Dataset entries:

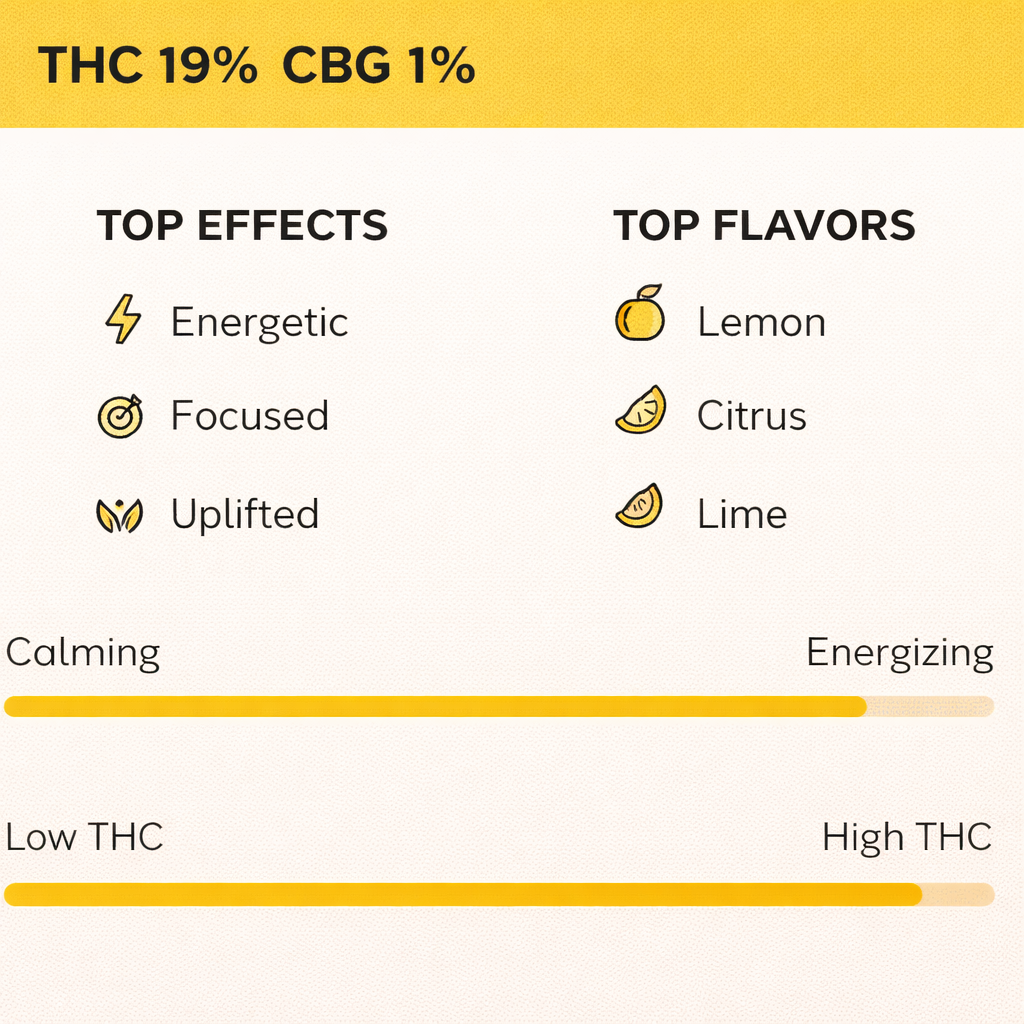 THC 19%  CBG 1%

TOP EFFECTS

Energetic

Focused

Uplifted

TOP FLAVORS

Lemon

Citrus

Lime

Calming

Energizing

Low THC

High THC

**What you should do:**
Please reproduce every record exactly, leaving the pictures out.

**Answer to this task:**
 THC 19%  CBG 1%

TOP EFFECTS

Energetic

Focused

Uplifted

TOP FLAVORS

Lemon

Citrus

Lime

Calming

Energizing

Low THC

High THC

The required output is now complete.